Milano 11 Novembre – Il fatto che alcuni eventi singoli possano cambiare la storia della politica non significa che qualsiasi evento sia in grado di farlo. Perciò, troppi entusiasmi per la manifestazione di Bologna finirebbero per affogarne il seme gettato. Che è sostanzialmente uno. Le forze del centrodestra hanno ricominciato a parlarsi e a parlare. Nel senso di parlare al loro popolo. L’Italia è molto più grande e più composita della Cool Italy che vuol disegnare Renzi, quella del merchandising politico, quella di twitter, delle slide, delle e-news, delle svolte buone eccetera eccetera. L’Italia è anche e soprattutto quella delle cartelle esattoriali che falciano gli imprenditori, delle case sfitte e iper tassate, dei quartieri abbandonati. O quella dello Stato che fa prevalere la norma alla vita, e così gente tipo Ermes Mattielli muore di crepacuore dopo un’odissea giudiziaria iniziata per aver difeso, sparando, le proprie cose. Dunque è questa l’Italia che aspetta una risposta. Senza suggestioni, riaprendo le porte di una nuova casa politica.Il percorso è lungo, occorre assestare i ruoli, chiamare a raccolta le migliori energie del Paese. Per questo bisognerà stare attenti a distinguere identità da appartenenza, ad accantonare, a volte, i simboli di partito laddove questi possano essere più d’ostacolo che di valore aggiunto (e ieri questa cosa è stata colta) per poi calarsi nel tempo che si vive. In questo scenario, l’avviso più importante va rivolto a Berlusconi. L’impressione è che sia rimasto intrappolato al ’94 come la sinistra lo fu del 1989. L’Italia non è più la stessa. Molti ragazzi che oggi votano allora non erano nemmeno nati. Berlusconi è ancora un cardine importante dell’area, ma il ruolo da co-federatore, possibile, non coincide più con quello del leader di una coalizione, ormai utopistico. Se pretende di fare il leader, perde la funzione di federatore. Lo si è visto ieri in piazza.
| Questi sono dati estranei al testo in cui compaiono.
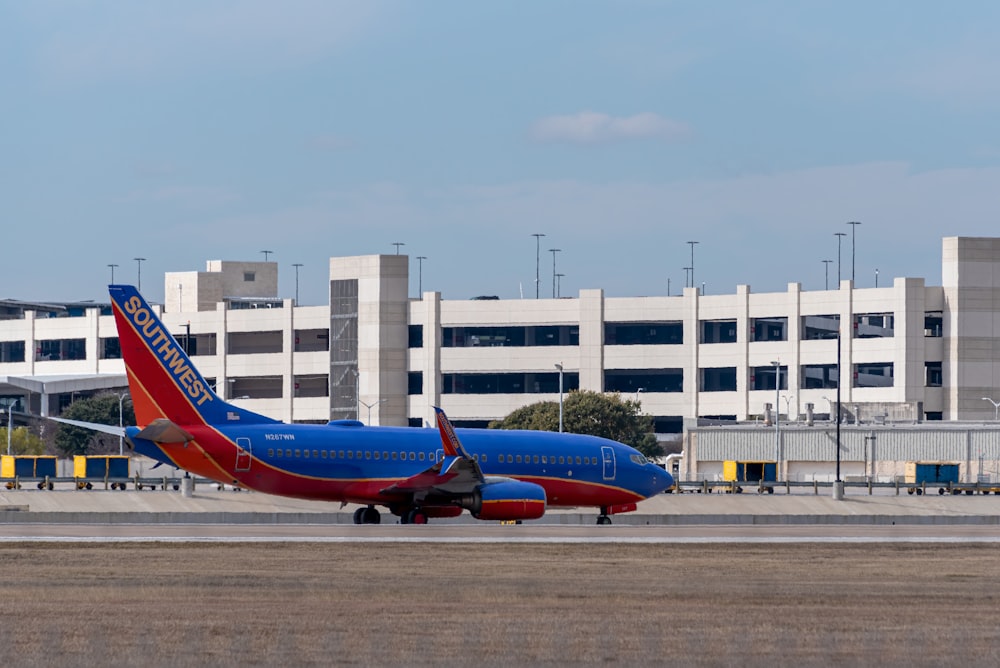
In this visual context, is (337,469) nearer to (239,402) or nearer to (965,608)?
(965,608)

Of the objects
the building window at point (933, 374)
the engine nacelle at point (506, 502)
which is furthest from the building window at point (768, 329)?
the engine nacelle at point (506, 502)

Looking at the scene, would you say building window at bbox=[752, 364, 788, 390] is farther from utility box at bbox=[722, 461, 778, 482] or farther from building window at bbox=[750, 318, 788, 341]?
utility box at bbox=[722, 461, 778, 482]

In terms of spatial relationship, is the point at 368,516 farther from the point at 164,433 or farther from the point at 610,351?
the point at 610,351

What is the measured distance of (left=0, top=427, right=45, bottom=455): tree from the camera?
502 ft

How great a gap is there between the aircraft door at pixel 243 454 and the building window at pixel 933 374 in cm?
10165

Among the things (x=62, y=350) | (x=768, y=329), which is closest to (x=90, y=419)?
(x=62, y=350)

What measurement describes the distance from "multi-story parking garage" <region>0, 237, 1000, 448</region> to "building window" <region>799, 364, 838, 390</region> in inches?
6.2

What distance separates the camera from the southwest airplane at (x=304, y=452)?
2285 inches

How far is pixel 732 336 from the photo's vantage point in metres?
159

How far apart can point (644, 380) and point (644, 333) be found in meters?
4.32

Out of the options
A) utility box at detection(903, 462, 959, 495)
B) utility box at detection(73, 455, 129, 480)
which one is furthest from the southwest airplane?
utility box at detection(903, 462, 959, 495)

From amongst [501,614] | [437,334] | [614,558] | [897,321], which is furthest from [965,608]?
[437,334]

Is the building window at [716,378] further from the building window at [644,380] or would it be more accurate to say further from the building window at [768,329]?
the building window at [768,329]

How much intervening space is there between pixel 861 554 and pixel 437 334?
118 meters
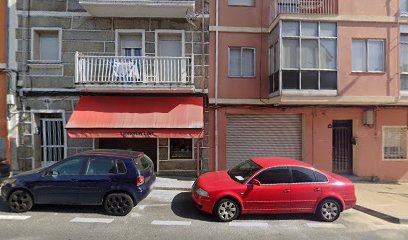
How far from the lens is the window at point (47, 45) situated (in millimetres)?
11102

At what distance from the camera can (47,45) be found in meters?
11.2

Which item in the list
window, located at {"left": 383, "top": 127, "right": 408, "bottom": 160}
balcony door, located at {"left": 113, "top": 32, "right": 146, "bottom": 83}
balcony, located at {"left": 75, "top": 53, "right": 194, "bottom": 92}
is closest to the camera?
balcony, located at {"left": 75, "top": 53, "right": 194, "bottom": 92}

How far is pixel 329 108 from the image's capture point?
11.5 metres

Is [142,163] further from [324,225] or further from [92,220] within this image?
[324,225]

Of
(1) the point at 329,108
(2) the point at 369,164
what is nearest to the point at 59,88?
(1) the point at 329,108

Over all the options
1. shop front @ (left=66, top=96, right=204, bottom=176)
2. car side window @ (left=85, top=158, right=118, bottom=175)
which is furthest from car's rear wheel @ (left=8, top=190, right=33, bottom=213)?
shop front @ (left=66, top=96, right=204, bottom=176)

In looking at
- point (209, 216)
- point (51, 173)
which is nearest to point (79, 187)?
point (51, 173)

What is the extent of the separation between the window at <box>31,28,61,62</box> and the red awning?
247 cm

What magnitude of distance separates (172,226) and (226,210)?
4.34 ft

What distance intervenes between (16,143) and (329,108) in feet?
41.2

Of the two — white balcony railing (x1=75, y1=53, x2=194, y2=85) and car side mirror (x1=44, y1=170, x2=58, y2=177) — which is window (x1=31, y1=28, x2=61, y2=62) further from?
car side mirror (x1=44, y1=170, x2=58, y2=177)

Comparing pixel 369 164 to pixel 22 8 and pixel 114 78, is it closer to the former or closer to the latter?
pixel 114 78

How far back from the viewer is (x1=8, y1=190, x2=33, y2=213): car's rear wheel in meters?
6.80

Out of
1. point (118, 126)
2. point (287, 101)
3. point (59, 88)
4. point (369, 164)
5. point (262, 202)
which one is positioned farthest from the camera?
point (369, 164)
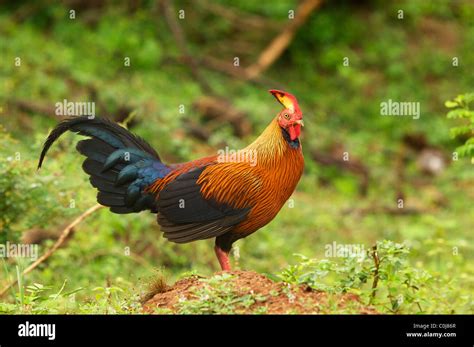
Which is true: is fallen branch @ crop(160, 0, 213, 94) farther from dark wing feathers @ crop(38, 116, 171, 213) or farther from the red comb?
the red comb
Era ospite in una kermesse messa in piedi da Salvini, ma da consumato show man della politica ha provato a prendere il timone del palco, prendendosi tempi troppo lunghi e ai più giovani non è andata giù.
E poi, lui che ai tempi d’oro scandagliava ogni dettaglio visivo delle performance proprie e della sua cerchia, avrà notato che, esteticamente, l’abbraccio con Salvini e Meloni (che hanno più o meno quarant’anni meno di lui) non rende proprio.
Il problema dell’eredità di Forza Italia, dunque, emerge ed è lampante. Come è lampante, nel contempo, l’eterno complesso ideologico della sinistra. Ieri quelle schifezze immonde dei centri sociali hanno di nuovo mandato in scena la peggiore guerriglia urbana. Ovviamente da sinistra gli strali arrivavano solo verso «la piazza della destra». Non è parso di cogliere il sacrosanto principio secondo cui, prima di contestare l’idea altrui, è doveroso far in modo che questa venga espressa.
Pare esista ancora quel vecchio retaggio secondo cui c’è una parte d’Italia che va imbavagliata, silenziata con pietre e bulloni. Anche per questo, la sfida di un centrodestra competitivo è una sfida innanzitutto di democrazia e di ripristino della legalità perduta.